Aim of the task: Please reproduce, word for word, the part of the forum thread below about a dog's separation anxiety, from "When I come" up to and including "do this anymore.".

# Separation Anxiety - can't fix



## fuzzy66 (Dec 21, 2018)

I have a puppy Stella who is know 10 months old.. well not longer a puppy i guess but I am having trouble crate training her or just leaving her alone. I live in a small apartment so I can't have her "cry it out" all night, so I have been trying to get her to comfortable with the crate and when we leave for work, she is locked in the bathroom. We got a puppy cam to watch her and for an hour she howls but calms down and sleeps in a bed. I even put the bed in the crate and she lays in it, so she is not scared of it.

When I come home and play with her, I try to do crate training. The second I put her in she freaks out, howling, digging, whining, and biting the crate, all the signs of severe separation anxiety. She even hurt herself trying to get out biting the crate door. I have read about slowing getting them use to it, but I can't even get the door closed before she freaks out.

She is pooping at night when we are asleep so we can't catch her and having her in the crate at night would be best, but we can't have her bark and whine all night. I tried to tie her to my arm at night so I can know when she jumps down.. but she got too far out and was dangling off the side, just hanging in the air on the lease.. so we can't do this anymore.

Should we not hold her and push her more away to make her more independent. When I walk to the bathroom she follows me, when I walk to the bedroom she follows, she never leaves my side. I want her to feel safe and comfortable being alone and not by my me every second.

Any Ideas?


----------



## mylittleluna (Dec 19, 2017)

Raw data:
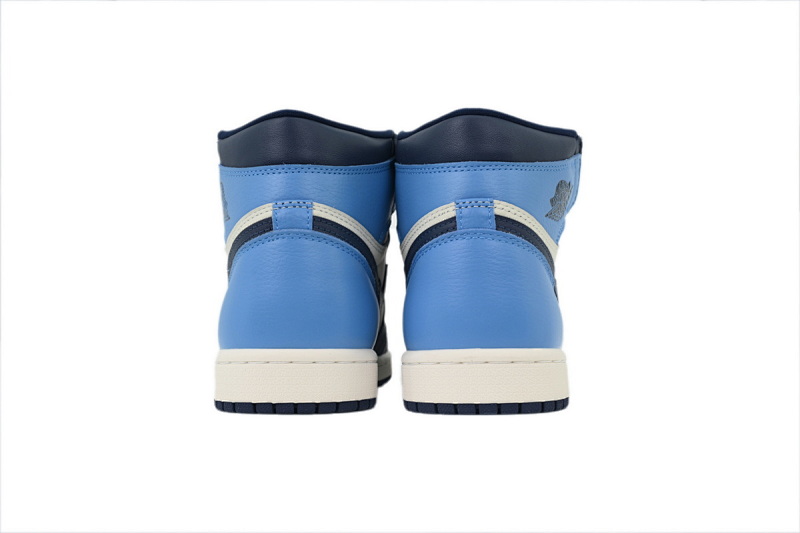 【BA2ZY】黑曜石 ZY版乔丹1代 555088-140 Air Jordan 1 Retro High OG “Obsidian University Blue”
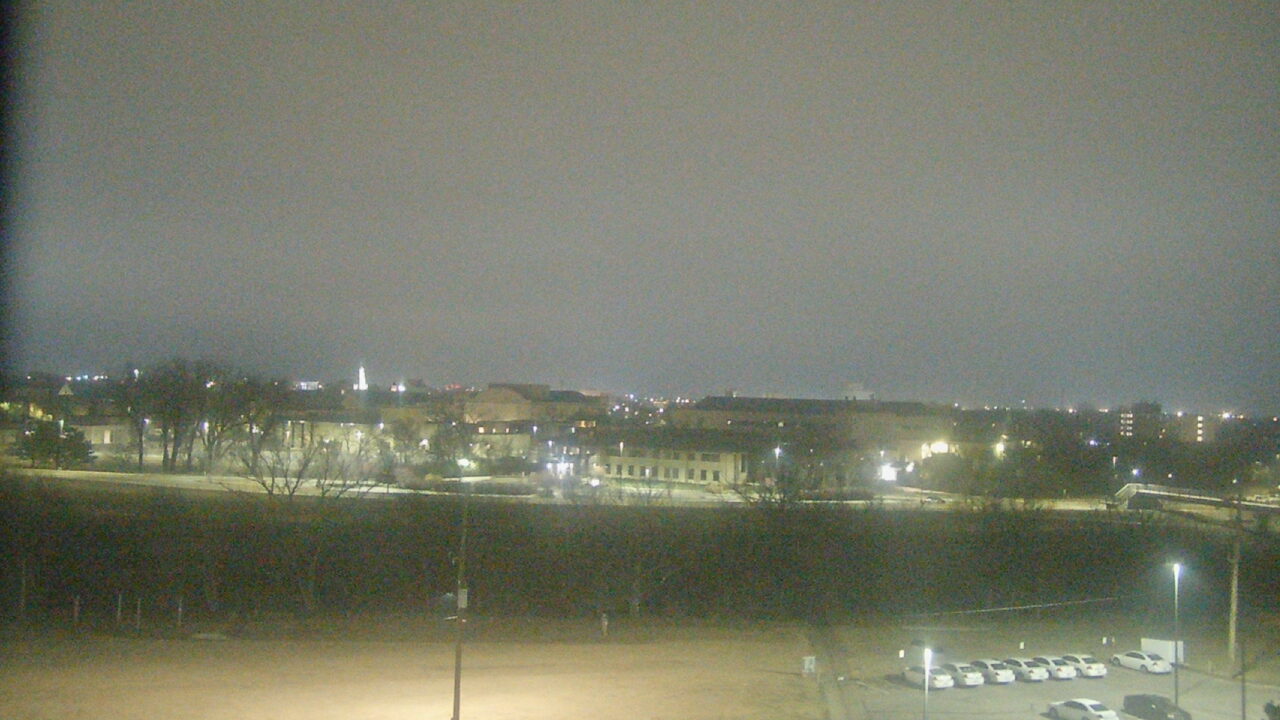 Thumbnail for current weather camera view from Fort Hays State University in Hays, Kansas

Reply:
When I come home and play with her, I try to do crate training. The second I put her in she freaks out, howling, digging, whining, and biting the crate, all the signs of severe separation anxiety. She even hurt herself trying to get out biting the crate door. I have read about slowing getting them use to it, but I can't even get the door closed before she freaks out.

She is pooping at night when we are asleep so we can't catch her and having her in the crate at night would be best, but we can't have her bark and whine all night. I tried to tie her to my arm at night so I can know when she jumps down.. but she got too far out and was dangling off the side, just hanging in the air on the lease.. so we can't do this anymore.